━━ TEXT PROVIDED

TMI Thursday: Again and Again

>> 19 November 2009

TMI Thursday

I haven't TMI'd for awhile which is really dumb. For a few reasons

1. Really embarrassing stuff happens to me all the time.
2. There is nothing I enjoy more than sharing it with you, my bestest internet friends.
3. When I run out of my goodness, I have my friends goodness to exploit which I totally can because it's in the rules.

First before I entertain you, let's give credit where credit is due- to the lovely, brilliant, talented (not kissing up,....ok maybe I am) LiLu. If you ever feel a desire to pee your pants you should go visit her. She makes me use words like awesomesauce. Later I have to whip myself like that weirdo albino guy in the Tom Hanks movie for using such a stupid word. Thanks Lu!

Hey- can you tell I had a brownie followed up by a Pepsi chaser?

I have to hurry and finish this post because I need to go clean my kitchen and my bathroom and behind the fridge and behind the dryer and organize my closet and do all my filing and, and, and.... before the sugar wears off.

━━━━
━━ DATA ROWS

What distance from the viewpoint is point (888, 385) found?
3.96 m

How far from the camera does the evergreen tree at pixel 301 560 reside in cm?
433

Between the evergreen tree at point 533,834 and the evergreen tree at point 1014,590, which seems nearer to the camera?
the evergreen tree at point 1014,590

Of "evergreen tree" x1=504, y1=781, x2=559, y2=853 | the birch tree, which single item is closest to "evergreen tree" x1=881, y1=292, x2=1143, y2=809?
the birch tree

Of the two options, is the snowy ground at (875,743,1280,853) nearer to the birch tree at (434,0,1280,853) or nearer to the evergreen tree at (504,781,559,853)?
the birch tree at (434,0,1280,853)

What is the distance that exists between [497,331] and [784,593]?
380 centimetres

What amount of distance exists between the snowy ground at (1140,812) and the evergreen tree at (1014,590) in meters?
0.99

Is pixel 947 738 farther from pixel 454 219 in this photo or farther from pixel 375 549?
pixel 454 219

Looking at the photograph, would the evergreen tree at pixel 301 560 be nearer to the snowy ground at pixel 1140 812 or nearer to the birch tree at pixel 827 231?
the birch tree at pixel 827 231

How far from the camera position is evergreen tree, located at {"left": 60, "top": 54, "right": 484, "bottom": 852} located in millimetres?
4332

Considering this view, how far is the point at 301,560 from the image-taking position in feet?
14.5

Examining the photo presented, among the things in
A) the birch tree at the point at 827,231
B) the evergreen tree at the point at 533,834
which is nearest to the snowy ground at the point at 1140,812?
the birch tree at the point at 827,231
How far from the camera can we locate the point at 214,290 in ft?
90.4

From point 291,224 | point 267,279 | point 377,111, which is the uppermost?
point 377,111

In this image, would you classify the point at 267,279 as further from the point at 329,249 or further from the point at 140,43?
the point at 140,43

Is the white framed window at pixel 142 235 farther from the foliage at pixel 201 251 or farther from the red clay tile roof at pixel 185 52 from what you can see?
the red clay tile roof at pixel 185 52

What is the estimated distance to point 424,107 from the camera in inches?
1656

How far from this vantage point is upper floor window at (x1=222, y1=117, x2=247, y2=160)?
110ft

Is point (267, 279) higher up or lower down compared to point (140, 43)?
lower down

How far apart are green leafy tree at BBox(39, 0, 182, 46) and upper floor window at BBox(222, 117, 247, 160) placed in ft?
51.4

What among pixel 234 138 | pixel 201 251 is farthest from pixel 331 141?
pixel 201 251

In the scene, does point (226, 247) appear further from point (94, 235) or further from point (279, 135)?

━━━━

WRITTEN PROBLEM –
Echo the blog post word for word, from "1. Really embarrassing" up to and including "in the rules.".

RESPONSE –
1. Really embarrassing stuff happens to me all the time.
2. There is nothing I enjoy more than sharing it with you, my bestest internet friends.
3. When I run out of my goodness, I have my friends goodness to exploit which I totally can because it's in the rules.